[文章]

------------------------------

【线段树】 hdu4325 Flowers

Flowers

http://acm.hdu.edu.cn/showproblem.php?pid=4325

Problem Description

As is known to all, the blooming time and duration varies between different kinds of flowers. Now there is a garden planted full of flowers. The gardener wants to know how many flowers will bloom in the garden in a specific time. But there are too many flowers in the garden, so he wants you to help him.

 

Input

The first line contains a single integer t (1 <= t <= 10), the number of test cases.
For each case, the first line contains two integer N and M, where N (1 <= N <= 10^5) is the number of flowers, and M (1 <= M <= 10^5) is the query times. 
In the next N lines, each line contains two integer S _i and T _i (1 <= S _i <= T _i <= 10^9), means i-th flower will be blooming at time [S _i, T _i].
In the next M lines, each line contains an integer T _i, means the time of i-th query.

 

Output

For each case, output the case number as shown and then print M lines. Each line contains an integer, meaning the number of blooming flowers.
Sample outputs are available for more details.

 

Sample Input

  

   2
1 1
5 10
4
2 3
1 4
4 8
1
4
6
  

 

Sample Output

  

   Case #1:
0
Case #2:
1
2
1
  

题意：给出花开放和凋谢的时间点，询问在一个时间点上有多少花同时开放。

题解：成段更新，单点查询的线段树，就是花开谢时间要hash处理，不然必然超内存。就是这个hash处理个人觉得我做的有点麻烦了。

#include<cstdio>
#include<cstring>
#include<algorithm>
using namespace std;
#define MAX 100005
struct node
{
    int s,t;
}num[MAX];
int bloom[MAX<<2];
int add[MAX<<2];
void build(int l,int r,int idx)
{
    add[idx]=0;
    if(l==r) return;
    int mid=(l+r)>>1;
    build(l,mid,idx<<1);
    build(mid+1,r,idx<<1|1);
}
int binarySearch(int x,int n)
{
    int l=0,r=n-1,mid;
    for(;l<=r;)
    {
        mid=(l+r)>>1;
        if(x<bloom[mid])
           r=mid-1;
        else if(x==bloom[mid])
           return mid;
        else
           l=mid+1;
    }
    return l;
}
void push_down(int l,int r,int idx)
{
    if(add[idx])
    {
        add[idx<<1]+=add[idx];
        add[idx<<1|1]+=add[idx];
        add[idx]=0;
    }
}
void update(int a,int b,int l,int r,int idx)
{
    if(a<=l&&r<=b)
    {
        add[idx]++;
        return;
    }
    push_down(l,r,idx);
    int mid=(l+r)>>1;
    if(a<=mid) update(a,b,l,mid,idx<<1);
    if(b>mid)  update(a,b,mid+1,r,idx<<1|1);
}
int query(int x,int l,int r,int idx)

------------------------------

[原始记录]
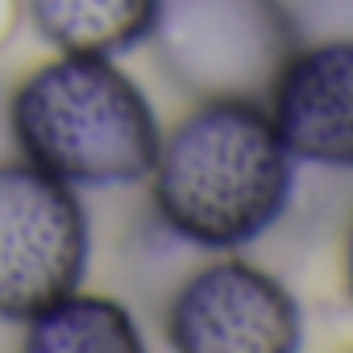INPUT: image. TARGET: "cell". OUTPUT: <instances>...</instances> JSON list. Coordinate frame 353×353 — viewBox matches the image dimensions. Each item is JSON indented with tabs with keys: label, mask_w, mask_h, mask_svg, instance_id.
Listing matches in <instances>:
<instances>
[{
	"label": "cell",
	"mask_w": 353,
	"mask_h": 353,
	"mask_svg": "<svg viewBox=\"0 0 353 353\" xmlns=\"http://www.w3.org/2000/svg\"><path fill=\"white\" fill-rule=\"evenodd\" d=\"M345 274H349V295H353V229H349V245H345Z\"/></svg>",
	"instance_id": "30bf717a"
},
{
	"label": "cell",
	"mask_w": 353,
	"mask_h": 353,
	"mask_svg": "<svg viewBox=\"0 0 353 353\" xmlns=\"http://www.w3.org/2000/svg\"><path fill=\"white\" fill-rule=\"evenodd\" d=\"M266 100L291 158L353 170V38L291 50Z\"/></svg>",
	"instance_id": "8992f818"
},
{
	"label": "cell",
	"mask_w": 353,
	"mask_h": 353,
	"mask_svg": "<svg viewBox=\"0 0 353 353\" xmlns=\"http://www.w3.org/2000/svg\"><path fill=\"white\" fill-rule=\"evenodd\" d=\"M295 38L279 0H158L150 34L174 83L200 100H266Z\"/></svg>",
	"instance_id": "3957f363"
},
{
	"label": "cell",
	"mask_w": 353,
	"mask_h": 353,
	"mask_svg": "<svg viewBox=\"0 0 353 353\" xmlns=\"http://www.w3.org/2000/svg\"><path fill=\"white\" fill-rule=\"evenodd\" d=\"M92 225L79 188L26 158L0 162V320L26 324L83 287Z\"/></svg>",
	"instance_id": "277c9868"
},
{
	"label": "cell",
	"mask_w": 353,
	"mask_h": 353,
	"mask_svg": "<svg viewBox=\"0 0 353 353\" xmlns=\"http://www.w3.org/2000/svg\"><path fill=\"white\" fill-rule=\"evenodd\" d=\"M21 328H26L21 332L26 353H137L141 349V328L133 312L83 287L46 303Z\"/></svg>",
	"instance_id": "ba28073f"
},
{
	"label": "cell",
	"mask_w": 353,
	"mask_h": 353,
	"mask_svg": "<svg viewBox=\"0 0 353 353\" xmlns=\"http://www.w3.org/2000/svg\"><path fill=\"white\" fill-rule=\"evenodd\" d=\"M166 341L179 353H295L303 345V316L279 279L225 258L174 291Z\"/></svg>",
	"instance_id": "5b68a950"
},
{
	"label": "cell",
	"mask_w": 353,
	"mask_h": 353,
	"mask_svg": "<svg viewBox=\"0 0 353 353\" xmlns=\"http://www.w3.org/2000/svg\"><path fill=\"white\" fill-rule=\"evenodd\" d=\"M21 13L59 54L117 59L150 42L158 0H21Z\"/></svg>",
	"instance_id": "52a82bcc"
},
{
	"label": "cell",
	"mask_w": 353,
	"mask_h": 353,
	"mask_svg": "<svg viewBox=\"0 0 353 353\" xmlns=\"http://www.w3.org/2000/svg\"><path fill=\"white\" fill-rule=\"evenodd\" d=\"M9 133L26 162L71 188H121L150 174L158 117L145 92L112 63L59 54L9 96Z\"/></svg>",
	"instance_id": "7a4b0ae2"
},
{
	"label": "cell",
	"mask_w": 353,
	"mask_h": 353,
	"mask_svg": "<svg viewBox=\"0 0 353 353\" xmlns=\"http://www.w3.org/2000/svg\"><path fill=\"white\" fill-rule=\"evenodd\" d=\"M158 221L192 245L237 250L287 208L295 158L262 100H204L162 141L150 166Z\"/></svg>",
	"instance_id": "6da1fadb"
},
{
	"label": "cell",
	"mask_w": 353,
	"mask_h": 353,
	"mask_svg": "<svg viewBox=\"0 0 353 353\" xmlns=\"http://www.w3.org/2000/svg\"><path fill=\"white\" fill-rule=\"evenodd\" d=\"M17 17H21V0H0V42L13 34Z\"/></svg>",
	"instance_id": "9c48e42d"
}]
</instances>
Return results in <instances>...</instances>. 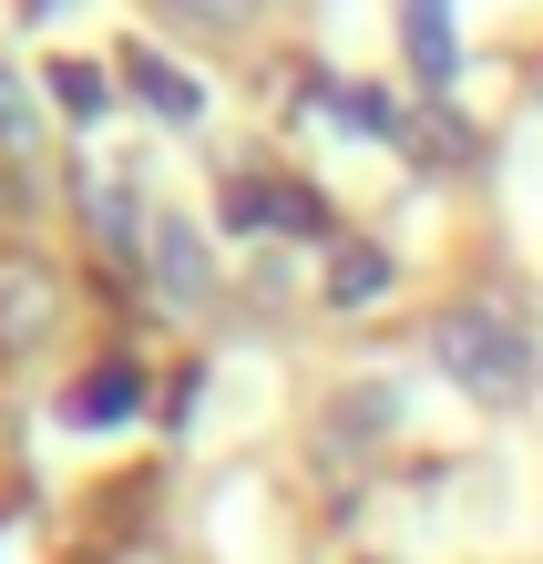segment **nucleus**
Listing matches in <instances>:
<instances>
[{
	"label": "nucleus",
	"mask_w": 543,
	"mask_h": 564,
	"mask_svg": "<svg viewBox=\"0 0 543 564\" xmlns=\"http://www.w3.org/2000/svg\"><path fill=\"white\" fill-rule=\"evenodd\" d=\"M431 349H441V370H452L461 390H482V401H513V390H533V339L502 308H452L431 328Z\"/></svg>",
	"instance_id": "f257e3e1"
},
{
	"label": "nucleus",
	"mask_w": 543,
	"mask_h": 564,
	"mask_svg": "<svg viewBox=\"0 0 543 564\" xmlns=\"http://www.w3.org/2000/svg\"><path fill=\"white\" fill-rule=\"evenodd\" d=\"M144 257H154V288L175 297V308H206V297H216V278H206V237H195V226L154 216V226H144Z\"/></svg>",
	"instance_id": "f03ea898"
},
{
	"label": "nucleus",
	"mask_w": 543,
	"mask_h": 564,
	"mask_svg": "<svg viewBox=\"0 0 543 564\" xmlns=\"http://www.w3.org/2000/svg\"><path fill=\"white\" fill-rule=\"evenodd\" d=\"M226 226H287V237H318L328 206H318L308 185H236L226 195Z\"/></svg>",
	"instance_id": "7ed1b4c3"
},
{
	"label": "nucleus",
	"mask_w": 543,
	"mask_h": 564,
	"mask_svg": "<svg viewBox=\"0 0 543 564\" xmlns=\"http://www.w3.org/2000/svg\"><path fill=\"white\" fill-rule=\"evenodd\" d=\"M42 328H52V278L42 268H0V349H42Z\"/></svg>",
	"instance_id": "20e7f679"
},
{
	"label": "nucleus",
	"mask_w": 543,
	"mask_h": 564,
	"mask_svg": "<svg viewBox=\"0 0 543 564\" xmlns=\"http://www.w3.org/2000/svg\"><path fill=\"white\" fill-rule=\"evenodd\" d=\"M133 93H144V104H154L164 123H195V113H206V93H195V83L175 73V62H154V52H133Z\"/></svg>",
	"instance_id": "39448f33"
},
{
	"label": "nucleus",
	"mask_w": 543,
	"mask_h": 564,
	"mask_svg": "<svg viewBox=\"0 0 543 564\" xmlns=\"http://www.w3.org/2000/svg\"><path fill=\"white\" fill-rule=\"evenodd\" d=\"M411 62L421 83H452V11L441 0H411Z\"/></svg>",
	"instance_id": "423d86ee"
},
{
	"label": "nucleus",
	"mask_w": 543,
	"mask_h": 564,
	"mask_svg": "<svg viewBox=\"0 0 543 564\" xmlns=\"http://www.w3.org/2000/svg\"><path fill=\"white\" fill-rule=\"evenodd\" d=\"M380 288H390V257H380V247H349V257H338V278H328L338 308H369Z\"/></svg>",
	"instance_id": "0eeeda50"
},
{
	"label": "nucleus",
	"mask_w": 543,
	"mask_h": 564,
	"mask_svg": "<svg viewBox=\"0 0 543 564\" xmlns=\"http://www.w3.org/2000/svg\"><path fill=\"white\" fill-rule=\"evenodd\" d=\"M52 104L73 123H93V113H104V73H93V62H52Z\"/></svg>",
	"instance_id": "6e6552de"
},
{
	"label": "nucleus",
	"mask_w": 543,
	"mask_h": 564,
	"mask_svg": "<svg viewBox=\"0 0 543 564\" xmlns=\"http://www.w3.org/2000/svg\"><path fill=\"white\" fill-rule=\"evenodd\" d=\"M83 206H93V226H104L113 247H144V226H133V206L113 195V175H83Z\"/></svg>",
	"instance_id": "1a4fd4ad"
},
{
	"label": "nucleus",
	"mask_w": 543,
	"mask_h": 564,
	"mask_svg": "<svg viewBox=\"0 0 543 564\" xmlns=\"http://www.w3.org/2000/svg\"><path fill=\"white\" fill-rule=\"evenodd\" d=\"M338 123H349V134H411V123H400V104H390V93H338Z\"/></svg>",
	"instance_id": "9d476101"
},
{
	"label": "nucleus",
	"mask_w": 543,
	"mask_h": 564,
	"mask_svg": "<svg viewBox=\"0 0 543 564\" xmlns=\"http://www.w3.org/2000/svg\"><path fill=\"white\" fill-rule=\"evenodd\" d=\"M83 411H93V421H113V411H133V370H104V380L83 390Z\"/></svg>",
	"instance_id": "9b49d317"
},
{
	"label": "nucleus",
	"mask_w": 543,
	"mask_h": 564,
	"mask_svg": "<svg viewBox=\"0 0 543 564\" xmlns=\"http://www.w3.org/2000/svg\"><path fill=\"white\" fill-rule=\"evenodd\" d=\"M164 11H185V21H206V31H236L257 0H164Z\"/></svg>",
	"instance_id": "f8f14e48"
},
{
	"label": "nucleus",
	"mask_w": 543,
	"mask_h": 564,
	"mask_svg": "<svg viewBox=\"0 0 543 564\" xmlns=\"http://www.w3.org/2000/svg\"><path fill=\"white\" fill-rule=\"evenodd\" d=\"M21 134H31V113H21V83L0 73V144H21Z\"/></svg>",
	"instance_id": "ddd939ff"
}]
</instances>
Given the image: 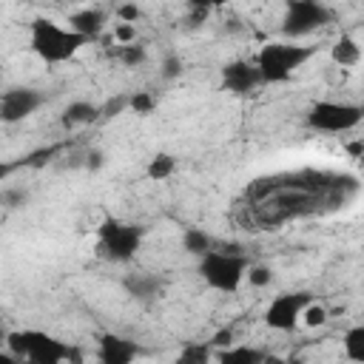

------------------------------

[必做任务 1]
按文章的说法，花开和花谢的时间如果不做 hash 处理，会出什么问题？
[必做任务 2]
对照文章，判断下面每句话对不对，回答“是”或“否”，并原样引出文章里起决定作用的文字：(a) 测试组数 t 最多是 10；(b) 题解用的是单点更新、成段查询的线段树；(c) 一朵花的开放时间 S_i 可以比 T_i 大。
[必做任务 3]
把文章代码里用 #include 引入的头文件全部列出来。
这些记录是从别处拿来的。

[完整回答 1]
必然超内存。

[完整回答 2]
(a) 是，“1 <= t <= 10”
(b) 否，“成段更新，单点查询的线段树”
(c) 否，“1 <= S _i <= T _i <= 10^9”

[完整回答 3]
cstdio、cstring、algorithm